Abstract

Staff at the North Carolina Department of Transportation (NCDOT) have close control over each highway construction project until the construction contract is let; thereafter, the contractor manages the pace of work, which dictates the flow of payments. These payments make up about one-third of all NCDOT expenditures, so reliable forecasts are important in programming and in cash management. With no other means to predict the pace of construction through the duration of the contract, NCDOT must rely on statistical analyses of past payments to forecast future payments to contractors. Dye Management Group, Inc., which was retained by NCDOT to implement cash management strategies at the department, designed two statistical models of payments to contractors: the first to estimate payments on individual contracts, or the “payout curve,” and the second to estimate total payments made under all contracts in a month.

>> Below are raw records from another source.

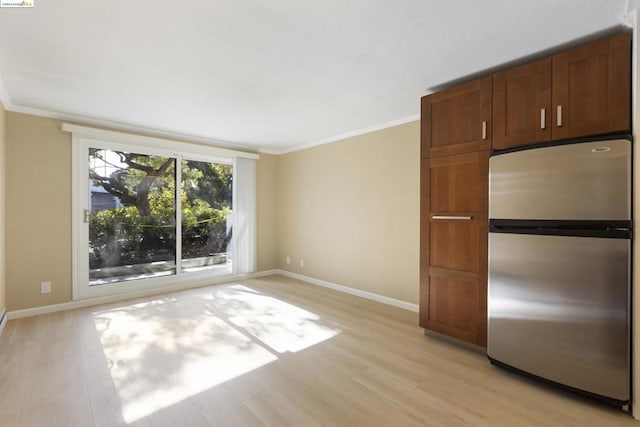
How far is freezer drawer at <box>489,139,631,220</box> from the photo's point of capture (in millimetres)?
1799

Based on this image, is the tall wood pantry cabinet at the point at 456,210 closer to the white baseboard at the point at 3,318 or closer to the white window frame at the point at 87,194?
the white window frame at the point at 87,194

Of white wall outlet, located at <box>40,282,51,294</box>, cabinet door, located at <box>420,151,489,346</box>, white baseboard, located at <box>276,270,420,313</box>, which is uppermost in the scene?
cabinet door, located at <box>420,151,489,346</box>

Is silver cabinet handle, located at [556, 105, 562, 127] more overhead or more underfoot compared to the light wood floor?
more overhead

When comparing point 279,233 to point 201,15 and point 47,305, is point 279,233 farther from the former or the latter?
point 201,15

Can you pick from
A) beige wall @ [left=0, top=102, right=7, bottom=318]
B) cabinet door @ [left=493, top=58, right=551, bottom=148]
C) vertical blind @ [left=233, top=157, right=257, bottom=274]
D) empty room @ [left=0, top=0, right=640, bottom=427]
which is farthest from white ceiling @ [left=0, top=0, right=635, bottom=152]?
vertical blind @ [left=233, top=157, right=257, bottom=274]

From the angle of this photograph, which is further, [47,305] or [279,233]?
[279,233]

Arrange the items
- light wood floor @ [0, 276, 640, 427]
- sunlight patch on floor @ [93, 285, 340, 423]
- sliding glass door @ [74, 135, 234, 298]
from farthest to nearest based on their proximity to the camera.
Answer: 1. sliding glass door @ [74, 135, 234, 298]
2. sunlight patch on floor @ [93, 285, 340, 423]
3. light wood floor @ [0, 276, 640, 427]

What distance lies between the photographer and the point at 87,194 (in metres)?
3.86

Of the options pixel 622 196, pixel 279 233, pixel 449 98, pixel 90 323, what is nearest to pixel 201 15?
pixel 449 98

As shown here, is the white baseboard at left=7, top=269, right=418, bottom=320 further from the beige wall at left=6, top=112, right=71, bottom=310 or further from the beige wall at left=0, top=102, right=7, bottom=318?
the beige wall at left=0, top=102, right=7, bottom=318

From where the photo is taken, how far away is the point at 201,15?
5.97 ft

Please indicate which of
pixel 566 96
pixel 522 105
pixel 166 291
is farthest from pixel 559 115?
pixel 166 291

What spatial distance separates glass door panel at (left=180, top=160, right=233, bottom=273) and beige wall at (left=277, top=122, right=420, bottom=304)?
1062 mm

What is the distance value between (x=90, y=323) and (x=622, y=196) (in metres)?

The parameters in both models were initially estimated with data from 4,128 payments made under 336 highway construction contracts completed between August 2000 and June 2002. The first model achieved an adjusted R2 of .93. Although it was useful to engineers in managing individual projects, the model required awkward specifications of seasonal effects to forecast aggregate cash flows. Seasonality was simply accommodated in the second model, which achieved an adjusted R2 of .92. Dye Management Group and NCDOT have operated the second model for more than 2 years and, with a database that has grown to more than 11,000 monthly payments, have consistently achieved mean absolute percentages of error under 10%.